- _What is asked_: Pick up the article on three gold stocks to buy in December and continue it from its final sentence.

- _Supplied passage_:
↓↓↓
3 Top Gold Stocks to Buy in December for Diversification

Here are three top gold stocks every long-term investor may want to consider right now for diversification and defensiveness.

As the TSX continues to hover around all-time highs, investors who have stuck with a buy-and-hold strategy over the long-term continue to be rewarded. Indeed, the performance of the market has been nothing short of spectacular. However, having some allocation dedicated to gold stocks or other market hedges is always a good idea.

For those seeking diversification, here are three top gold stocks to consider right now.

Top gold stocks: Barrick Gold

Barrick Gold (TSX:ABX)(NYSE:GOLD) continues to be a top gold pick, and rightly so. It looks undervalued to me when compared to the price action of the metal. Gold trades at around US$1,800 during the time of writing, up from around $1,725 in September, and analysts expect this to continue through 2021 and continue going into 2022.

Indeed, gold is used to hedge inflation risks. Accordingly, demand from both individuals and investors is likely to rise. For Barrick, the price of gold is down by almost 40% from its 2020 highs, despite gold being off by about only 15%. Moreover, the company has a robust balance sheet, courtesy of several years of non-core asset sales and high profits from rebounds in gold prices.
↑↑↑
- _Information shown_:
↓↓↓
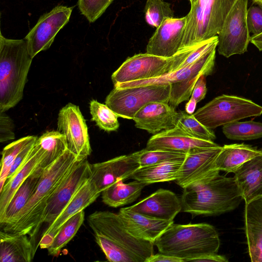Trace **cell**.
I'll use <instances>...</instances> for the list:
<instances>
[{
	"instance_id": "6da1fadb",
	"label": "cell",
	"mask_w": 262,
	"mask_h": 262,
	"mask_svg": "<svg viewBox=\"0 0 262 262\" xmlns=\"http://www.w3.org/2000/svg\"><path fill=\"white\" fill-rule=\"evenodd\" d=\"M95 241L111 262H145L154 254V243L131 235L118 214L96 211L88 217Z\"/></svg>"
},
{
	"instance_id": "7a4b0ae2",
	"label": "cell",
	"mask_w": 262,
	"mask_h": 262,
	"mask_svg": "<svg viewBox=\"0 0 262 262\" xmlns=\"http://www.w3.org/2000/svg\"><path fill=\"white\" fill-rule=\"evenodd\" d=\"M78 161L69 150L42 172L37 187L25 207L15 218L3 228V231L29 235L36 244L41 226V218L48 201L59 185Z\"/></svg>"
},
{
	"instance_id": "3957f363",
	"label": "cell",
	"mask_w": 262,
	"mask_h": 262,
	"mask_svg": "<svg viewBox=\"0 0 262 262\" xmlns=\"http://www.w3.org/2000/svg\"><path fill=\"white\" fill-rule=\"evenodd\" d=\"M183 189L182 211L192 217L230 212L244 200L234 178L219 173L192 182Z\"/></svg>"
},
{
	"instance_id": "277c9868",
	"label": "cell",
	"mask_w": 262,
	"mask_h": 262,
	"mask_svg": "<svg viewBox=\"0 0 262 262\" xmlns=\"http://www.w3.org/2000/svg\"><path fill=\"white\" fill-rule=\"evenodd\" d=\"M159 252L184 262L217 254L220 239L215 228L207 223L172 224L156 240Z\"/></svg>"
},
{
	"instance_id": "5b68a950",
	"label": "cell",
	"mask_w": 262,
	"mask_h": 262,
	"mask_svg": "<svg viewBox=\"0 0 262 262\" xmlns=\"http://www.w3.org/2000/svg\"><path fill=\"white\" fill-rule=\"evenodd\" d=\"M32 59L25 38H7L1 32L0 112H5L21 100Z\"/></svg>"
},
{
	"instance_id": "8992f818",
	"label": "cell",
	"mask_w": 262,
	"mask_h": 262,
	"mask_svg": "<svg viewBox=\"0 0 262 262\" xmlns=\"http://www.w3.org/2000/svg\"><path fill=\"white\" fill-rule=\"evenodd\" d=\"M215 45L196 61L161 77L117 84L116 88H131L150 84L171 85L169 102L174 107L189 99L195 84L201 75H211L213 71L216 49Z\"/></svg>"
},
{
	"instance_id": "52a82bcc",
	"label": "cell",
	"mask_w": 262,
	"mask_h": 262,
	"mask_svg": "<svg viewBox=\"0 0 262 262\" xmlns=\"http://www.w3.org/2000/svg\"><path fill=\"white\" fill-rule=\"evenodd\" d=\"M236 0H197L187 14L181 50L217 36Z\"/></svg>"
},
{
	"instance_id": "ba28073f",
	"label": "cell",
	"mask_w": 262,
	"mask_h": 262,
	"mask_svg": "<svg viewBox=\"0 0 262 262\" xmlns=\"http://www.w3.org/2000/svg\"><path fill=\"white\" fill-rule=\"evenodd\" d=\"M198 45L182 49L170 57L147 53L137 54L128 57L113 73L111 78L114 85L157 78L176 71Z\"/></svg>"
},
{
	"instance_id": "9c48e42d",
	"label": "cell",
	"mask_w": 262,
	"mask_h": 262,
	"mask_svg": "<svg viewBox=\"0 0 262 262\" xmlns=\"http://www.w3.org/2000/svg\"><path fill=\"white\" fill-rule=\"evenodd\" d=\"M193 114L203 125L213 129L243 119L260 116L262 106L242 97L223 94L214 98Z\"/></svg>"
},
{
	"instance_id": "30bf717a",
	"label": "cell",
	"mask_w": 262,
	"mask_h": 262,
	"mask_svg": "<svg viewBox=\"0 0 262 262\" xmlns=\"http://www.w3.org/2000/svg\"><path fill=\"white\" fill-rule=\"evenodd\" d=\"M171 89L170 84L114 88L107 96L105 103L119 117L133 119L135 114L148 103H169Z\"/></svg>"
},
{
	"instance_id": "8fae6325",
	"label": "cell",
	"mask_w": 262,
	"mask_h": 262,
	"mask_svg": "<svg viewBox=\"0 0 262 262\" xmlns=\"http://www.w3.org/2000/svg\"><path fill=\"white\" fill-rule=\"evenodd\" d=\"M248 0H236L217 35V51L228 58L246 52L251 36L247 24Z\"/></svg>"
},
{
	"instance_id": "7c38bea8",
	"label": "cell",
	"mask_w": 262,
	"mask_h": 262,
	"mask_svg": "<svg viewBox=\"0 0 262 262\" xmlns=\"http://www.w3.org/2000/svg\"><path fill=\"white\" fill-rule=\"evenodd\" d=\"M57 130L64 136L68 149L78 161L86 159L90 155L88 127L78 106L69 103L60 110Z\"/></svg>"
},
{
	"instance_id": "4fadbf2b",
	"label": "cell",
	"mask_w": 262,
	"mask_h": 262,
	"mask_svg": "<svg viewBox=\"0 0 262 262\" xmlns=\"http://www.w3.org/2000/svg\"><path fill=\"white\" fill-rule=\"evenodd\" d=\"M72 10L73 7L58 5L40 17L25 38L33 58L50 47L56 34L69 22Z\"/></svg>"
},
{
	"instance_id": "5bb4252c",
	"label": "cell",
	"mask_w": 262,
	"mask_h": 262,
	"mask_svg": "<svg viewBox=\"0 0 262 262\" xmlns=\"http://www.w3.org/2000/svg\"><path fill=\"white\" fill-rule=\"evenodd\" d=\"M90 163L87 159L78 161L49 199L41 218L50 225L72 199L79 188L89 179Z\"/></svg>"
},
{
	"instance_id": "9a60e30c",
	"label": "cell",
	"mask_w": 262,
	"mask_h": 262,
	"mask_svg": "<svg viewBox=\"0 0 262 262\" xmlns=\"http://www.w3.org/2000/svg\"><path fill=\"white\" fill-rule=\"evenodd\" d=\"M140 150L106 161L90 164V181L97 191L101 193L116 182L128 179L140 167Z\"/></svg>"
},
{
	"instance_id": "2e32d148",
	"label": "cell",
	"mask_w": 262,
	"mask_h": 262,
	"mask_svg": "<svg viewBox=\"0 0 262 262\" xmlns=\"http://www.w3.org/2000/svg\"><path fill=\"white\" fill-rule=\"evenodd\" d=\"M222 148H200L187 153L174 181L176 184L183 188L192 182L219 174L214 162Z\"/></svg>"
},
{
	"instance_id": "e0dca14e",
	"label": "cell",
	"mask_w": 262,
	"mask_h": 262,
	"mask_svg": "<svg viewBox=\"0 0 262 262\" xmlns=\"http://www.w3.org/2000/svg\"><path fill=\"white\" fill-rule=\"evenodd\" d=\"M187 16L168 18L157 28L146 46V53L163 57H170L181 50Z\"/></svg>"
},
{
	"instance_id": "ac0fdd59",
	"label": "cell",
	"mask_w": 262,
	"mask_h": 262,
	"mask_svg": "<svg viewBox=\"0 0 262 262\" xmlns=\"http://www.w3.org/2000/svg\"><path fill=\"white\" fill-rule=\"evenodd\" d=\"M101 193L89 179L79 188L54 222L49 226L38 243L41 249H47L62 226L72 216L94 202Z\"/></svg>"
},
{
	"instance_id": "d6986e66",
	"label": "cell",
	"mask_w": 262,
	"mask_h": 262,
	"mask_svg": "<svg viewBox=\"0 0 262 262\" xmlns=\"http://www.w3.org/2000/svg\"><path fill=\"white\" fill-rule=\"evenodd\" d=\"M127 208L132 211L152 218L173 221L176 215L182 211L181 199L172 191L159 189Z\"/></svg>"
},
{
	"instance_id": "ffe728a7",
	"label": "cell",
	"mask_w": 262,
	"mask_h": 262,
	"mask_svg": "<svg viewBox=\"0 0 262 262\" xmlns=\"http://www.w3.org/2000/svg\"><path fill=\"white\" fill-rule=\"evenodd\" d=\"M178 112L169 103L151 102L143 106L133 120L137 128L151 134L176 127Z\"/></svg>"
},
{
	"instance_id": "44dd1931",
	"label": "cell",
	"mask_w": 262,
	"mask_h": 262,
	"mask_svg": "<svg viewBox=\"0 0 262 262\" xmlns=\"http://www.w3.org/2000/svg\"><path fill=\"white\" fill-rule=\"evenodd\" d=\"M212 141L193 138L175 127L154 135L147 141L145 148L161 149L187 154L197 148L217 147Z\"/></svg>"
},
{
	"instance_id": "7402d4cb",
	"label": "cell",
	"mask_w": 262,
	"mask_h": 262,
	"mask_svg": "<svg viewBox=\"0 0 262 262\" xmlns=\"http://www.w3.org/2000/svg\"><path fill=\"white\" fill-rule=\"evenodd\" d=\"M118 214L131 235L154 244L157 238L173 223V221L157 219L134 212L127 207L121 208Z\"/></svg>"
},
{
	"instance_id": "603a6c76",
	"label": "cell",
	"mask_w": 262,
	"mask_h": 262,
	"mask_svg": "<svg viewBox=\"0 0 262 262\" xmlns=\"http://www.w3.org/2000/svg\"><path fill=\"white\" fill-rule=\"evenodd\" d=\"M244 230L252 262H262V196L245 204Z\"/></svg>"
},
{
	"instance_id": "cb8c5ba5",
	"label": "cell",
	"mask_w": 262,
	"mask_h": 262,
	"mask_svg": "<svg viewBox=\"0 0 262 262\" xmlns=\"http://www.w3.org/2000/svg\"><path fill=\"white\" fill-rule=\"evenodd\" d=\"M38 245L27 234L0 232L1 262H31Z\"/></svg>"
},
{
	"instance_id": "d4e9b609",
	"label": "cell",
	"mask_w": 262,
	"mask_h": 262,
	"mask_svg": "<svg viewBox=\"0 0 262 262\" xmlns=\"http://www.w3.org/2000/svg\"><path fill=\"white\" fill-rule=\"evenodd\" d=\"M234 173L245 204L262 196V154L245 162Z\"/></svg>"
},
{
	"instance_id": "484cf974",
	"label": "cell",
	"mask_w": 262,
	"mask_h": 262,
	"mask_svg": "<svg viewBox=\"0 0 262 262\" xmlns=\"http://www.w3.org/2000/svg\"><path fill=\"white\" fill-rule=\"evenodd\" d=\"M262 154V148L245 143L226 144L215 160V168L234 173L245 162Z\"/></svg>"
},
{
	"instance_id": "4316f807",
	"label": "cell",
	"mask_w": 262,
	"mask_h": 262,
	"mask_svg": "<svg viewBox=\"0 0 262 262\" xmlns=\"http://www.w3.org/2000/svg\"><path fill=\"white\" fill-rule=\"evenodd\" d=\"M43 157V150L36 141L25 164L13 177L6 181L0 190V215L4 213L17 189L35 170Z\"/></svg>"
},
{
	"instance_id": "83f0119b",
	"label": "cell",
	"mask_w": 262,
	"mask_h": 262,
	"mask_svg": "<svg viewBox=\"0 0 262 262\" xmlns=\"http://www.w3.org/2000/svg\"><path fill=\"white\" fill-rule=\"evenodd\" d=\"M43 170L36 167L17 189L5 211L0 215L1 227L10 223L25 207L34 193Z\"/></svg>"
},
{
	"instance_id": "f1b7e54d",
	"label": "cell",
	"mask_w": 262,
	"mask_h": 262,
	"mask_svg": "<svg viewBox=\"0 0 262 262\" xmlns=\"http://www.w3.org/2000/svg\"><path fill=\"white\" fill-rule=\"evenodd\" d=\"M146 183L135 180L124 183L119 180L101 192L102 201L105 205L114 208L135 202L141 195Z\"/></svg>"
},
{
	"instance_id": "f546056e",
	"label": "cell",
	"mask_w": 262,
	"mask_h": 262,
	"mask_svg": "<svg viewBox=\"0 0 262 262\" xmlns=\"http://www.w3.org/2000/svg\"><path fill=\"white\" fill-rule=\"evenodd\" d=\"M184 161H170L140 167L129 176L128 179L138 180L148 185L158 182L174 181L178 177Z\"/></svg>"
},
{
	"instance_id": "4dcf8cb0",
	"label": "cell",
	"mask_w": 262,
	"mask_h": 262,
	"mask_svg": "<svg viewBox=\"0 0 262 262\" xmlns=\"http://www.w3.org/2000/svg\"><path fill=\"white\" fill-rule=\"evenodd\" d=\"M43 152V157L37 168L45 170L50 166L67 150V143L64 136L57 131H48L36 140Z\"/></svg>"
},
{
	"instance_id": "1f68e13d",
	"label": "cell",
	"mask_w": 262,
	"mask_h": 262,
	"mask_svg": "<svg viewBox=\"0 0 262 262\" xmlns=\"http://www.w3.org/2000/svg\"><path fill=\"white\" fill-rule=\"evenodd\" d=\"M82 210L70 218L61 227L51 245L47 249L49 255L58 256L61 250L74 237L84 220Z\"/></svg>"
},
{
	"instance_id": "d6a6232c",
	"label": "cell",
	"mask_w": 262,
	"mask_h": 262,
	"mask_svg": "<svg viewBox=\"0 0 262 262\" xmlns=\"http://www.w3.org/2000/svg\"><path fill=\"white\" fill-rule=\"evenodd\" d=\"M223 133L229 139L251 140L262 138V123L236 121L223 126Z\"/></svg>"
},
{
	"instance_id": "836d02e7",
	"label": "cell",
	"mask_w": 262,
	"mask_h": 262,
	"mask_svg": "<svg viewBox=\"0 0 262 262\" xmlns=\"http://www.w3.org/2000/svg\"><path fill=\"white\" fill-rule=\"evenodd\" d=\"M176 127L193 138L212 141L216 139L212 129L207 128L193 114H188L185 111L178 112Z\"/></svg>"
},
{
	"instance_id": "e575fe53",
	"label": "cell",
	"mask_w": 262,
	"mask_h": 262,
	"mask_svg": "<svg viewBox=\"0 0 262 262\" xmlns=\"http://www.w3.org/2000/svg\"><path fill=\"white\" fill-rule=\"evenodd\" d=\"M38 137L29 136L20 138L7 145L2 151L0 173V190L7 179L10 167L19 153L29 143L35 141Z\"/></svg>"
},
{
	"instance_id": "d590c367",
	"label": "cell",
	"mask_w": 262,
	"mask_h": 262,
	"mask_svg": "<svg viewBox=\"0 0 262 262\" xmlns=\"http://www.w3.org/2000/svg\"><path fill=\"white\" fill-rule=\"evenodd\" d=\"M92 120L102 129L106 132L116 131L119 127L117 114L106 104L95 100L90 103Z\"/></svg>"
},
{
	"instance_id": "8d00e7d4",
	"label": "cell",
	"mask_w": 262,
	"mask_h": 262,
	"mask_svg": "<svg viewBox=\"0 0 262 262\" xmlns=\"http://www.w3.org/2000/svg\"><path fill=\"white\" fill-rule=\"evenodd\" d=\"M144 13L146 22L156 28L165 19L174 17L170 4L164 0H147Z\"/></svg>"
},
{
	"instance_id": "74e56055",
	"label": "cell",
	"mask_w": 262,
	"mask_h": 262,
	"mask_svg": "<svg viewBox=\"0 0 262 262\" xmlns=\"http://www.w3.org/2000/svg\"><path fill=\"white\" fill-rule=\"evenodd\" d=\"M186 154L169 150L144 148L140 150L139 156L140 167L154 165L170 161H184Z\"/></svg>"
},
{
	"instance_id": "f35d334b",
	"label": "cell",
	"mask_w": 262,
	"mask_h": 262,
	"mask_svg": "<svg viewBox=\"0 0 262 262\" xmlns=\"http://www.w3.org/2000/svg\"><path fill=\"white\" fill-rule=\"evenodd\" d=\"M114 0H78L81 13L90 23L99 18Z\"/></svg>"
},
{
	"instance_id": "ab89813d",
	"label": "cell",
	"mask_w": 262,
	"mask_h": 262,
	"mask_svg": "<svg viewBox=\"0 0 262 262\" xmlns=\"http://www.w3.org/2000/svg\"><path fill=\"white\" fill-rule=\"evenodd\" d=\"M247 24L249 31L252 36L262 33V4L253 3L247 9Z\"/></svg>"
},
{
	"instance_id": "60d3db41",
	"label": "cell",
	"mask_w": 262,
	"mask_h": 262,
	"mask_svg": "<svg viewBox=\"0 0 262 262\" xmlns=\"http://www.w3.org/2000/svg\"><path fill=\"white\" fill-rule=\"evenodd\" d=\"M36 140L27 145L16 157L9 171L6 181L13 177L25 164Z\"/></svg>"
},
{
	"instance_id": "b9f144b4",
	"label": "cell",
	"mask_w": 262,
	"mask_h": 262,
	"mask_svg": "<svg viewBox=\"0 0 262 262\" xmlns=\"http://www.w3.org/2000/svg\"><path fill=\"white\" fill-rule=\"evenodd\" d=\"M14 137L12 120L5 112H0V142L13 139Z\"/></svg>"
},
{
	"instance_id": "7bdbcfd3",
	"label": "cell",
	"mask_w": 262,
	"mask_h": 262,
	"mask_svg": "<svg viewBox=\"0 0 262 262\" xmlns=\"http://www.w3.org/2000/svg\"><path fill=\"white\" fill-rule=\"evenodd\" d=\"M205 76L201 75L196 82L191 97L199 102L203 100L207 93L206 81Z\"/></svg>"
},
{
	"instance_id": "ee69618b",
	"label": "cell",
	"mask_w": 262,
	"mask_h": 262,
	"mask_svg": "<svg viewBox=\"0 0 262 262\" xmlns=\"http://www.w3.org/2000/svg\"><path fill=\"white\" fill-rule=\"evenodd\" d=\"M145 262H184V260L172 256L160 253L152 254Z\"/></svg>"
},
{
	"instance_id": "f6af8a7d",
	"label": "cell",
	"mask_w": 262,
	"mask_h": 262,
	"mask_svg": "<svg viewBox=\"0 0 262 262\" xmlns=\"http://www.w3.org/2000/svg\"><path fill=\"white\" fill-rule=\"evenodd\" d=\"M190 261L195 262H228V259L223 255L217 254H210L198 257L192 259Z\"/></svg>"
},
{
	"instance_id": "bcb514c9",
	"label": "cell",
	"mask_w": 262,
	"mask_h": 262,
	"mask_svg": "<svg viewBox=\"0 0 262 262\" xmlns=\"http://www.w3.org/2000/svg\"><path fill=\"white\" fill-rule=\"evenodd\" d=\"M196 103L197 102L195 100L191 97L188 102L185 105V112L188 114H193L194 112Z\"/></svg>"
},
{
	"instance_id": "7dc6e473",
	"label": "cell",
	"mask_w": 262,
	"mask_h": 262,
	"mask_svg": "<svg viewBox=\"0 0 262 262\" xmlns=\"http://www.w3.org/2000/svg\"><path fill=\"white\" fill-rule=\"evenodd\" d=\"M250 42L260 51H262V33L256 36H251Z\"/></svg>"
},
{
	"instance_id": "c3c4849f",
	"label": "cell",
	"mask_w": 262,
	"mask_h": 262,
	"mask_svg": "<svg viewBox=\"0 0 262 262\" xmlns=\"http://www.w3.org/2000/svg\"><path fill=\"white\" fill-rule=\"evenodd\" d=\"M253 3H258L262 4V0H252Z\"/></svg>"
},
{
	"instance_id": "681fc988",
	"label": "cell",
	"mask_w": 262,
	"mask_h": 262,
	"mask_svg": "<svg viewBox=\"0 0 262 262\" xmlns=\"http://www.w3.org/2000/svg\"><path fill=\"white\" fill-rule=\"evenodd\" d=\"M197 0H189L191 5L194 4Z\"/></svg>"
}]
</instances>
↑↑↑
↓↓↓
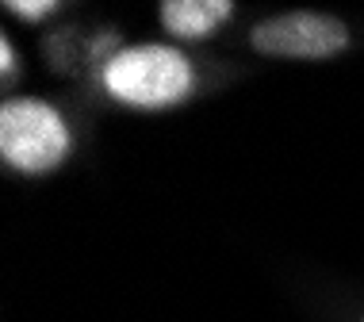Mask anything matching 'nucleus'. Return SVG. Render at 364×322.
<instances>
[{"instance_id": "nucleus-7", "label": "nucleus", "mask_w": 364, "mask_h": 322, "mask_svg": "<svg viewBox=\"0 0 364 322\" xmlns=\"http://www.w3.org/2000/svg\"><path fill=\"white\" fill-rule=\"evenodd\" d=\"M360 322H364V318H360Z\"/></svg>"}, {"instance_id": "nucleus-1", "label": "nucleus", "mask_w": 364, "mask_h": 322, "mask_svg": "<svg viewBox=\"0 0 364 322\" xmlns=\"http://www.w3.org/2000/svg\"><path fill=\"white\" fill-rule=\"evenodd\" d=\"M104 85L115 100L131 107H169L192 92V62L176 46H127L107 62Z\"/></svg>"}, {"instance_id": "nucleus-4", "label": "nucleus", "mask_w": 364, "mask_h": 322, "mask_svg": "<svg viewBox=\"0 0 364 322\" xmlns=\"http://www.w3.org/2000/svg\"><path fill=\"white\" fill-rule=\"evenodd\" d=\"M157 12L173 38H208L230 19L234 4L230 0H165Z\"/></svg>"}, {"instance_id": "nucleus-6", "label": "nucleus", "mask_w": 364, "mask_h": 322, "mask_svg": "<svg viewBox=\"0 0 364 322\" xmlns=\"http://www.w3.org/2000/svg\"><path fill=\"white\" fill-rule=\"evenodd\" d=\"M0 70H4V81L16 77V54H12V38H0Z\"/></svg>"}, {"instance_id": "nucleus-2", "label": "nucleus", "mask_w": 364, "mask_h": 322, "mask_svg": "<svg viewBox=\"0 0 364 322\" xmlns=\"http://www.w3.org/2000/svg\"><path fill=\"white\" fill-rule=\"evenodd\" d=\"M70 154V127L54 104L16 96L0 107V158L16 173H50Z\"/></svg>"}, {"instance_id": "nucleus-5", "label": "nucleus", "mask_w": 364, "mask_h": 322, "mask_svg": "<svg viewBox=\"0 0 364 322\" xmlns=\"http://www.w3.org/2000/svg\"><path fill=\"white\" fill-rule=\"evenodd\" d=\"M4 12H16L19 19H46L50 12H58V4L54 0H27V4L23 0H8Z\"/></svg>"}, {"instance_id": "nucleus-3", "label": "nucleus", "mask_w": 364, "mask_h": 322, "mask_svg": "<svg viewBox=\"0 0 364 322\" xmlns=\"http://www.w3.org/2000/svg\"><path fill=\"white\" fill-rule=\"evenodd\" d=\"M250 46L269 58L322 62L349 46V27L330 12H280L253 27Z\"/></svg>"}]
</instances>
↑↑↑
- _Task output_:
That said, Barrick is poised to turn the tables around with fewer disruptions in the supply chain and operations. With indications the company will boost its gold productions due to multiple acquisitions, alongside reducing carbon emissions by 25%, there’s a lot to like about this gold miner. All things considered, Barrick is an ideal gold stock that has tremendous potential to outperform its peers in the case of a market correction.

Agnico Eagle 

Agnico Eagle (TSX:AEM)(NYSE:AEM) is another behemoth in the gold sector. The company is gearing up for a merger with Kirkland Lake Gold — a deal that should prove to be lucrative once gold prices start gaining momentum.

Agnico is a top-notch operator, managing operational costs well, despite facing the brunt of foreign exchange headwinds. Riding on the back of higher production, Agnico Eagle was able to keep overall expenses low this past quarter. Moreover, the company’s management team also updated its investors that its Odyssey underground project’s development is also on schedule and on track to meet budget.

Indeed, Agnico Eagle is a gold miner that has been able to deliver excellent revenue and earnings growth. Coupled with a decent dividend yield of around 2.5%, Agnico looks like a top gold play for 2022.

Newmont 

Newmont (TSX:NGT)(NYSE:NEM) is my third pick today. The company dabbles in copper, gold, and zinc in reserves located across the globe, including in North and South Americas, Australia, parts of Africa, with total reserves estimated to stand at around a whopping 94 million ounces. Its management is looking to achieve an average of eight million ounces a year for the next decade. So, it is expected that its gold business will remain strong moving on to the next few years.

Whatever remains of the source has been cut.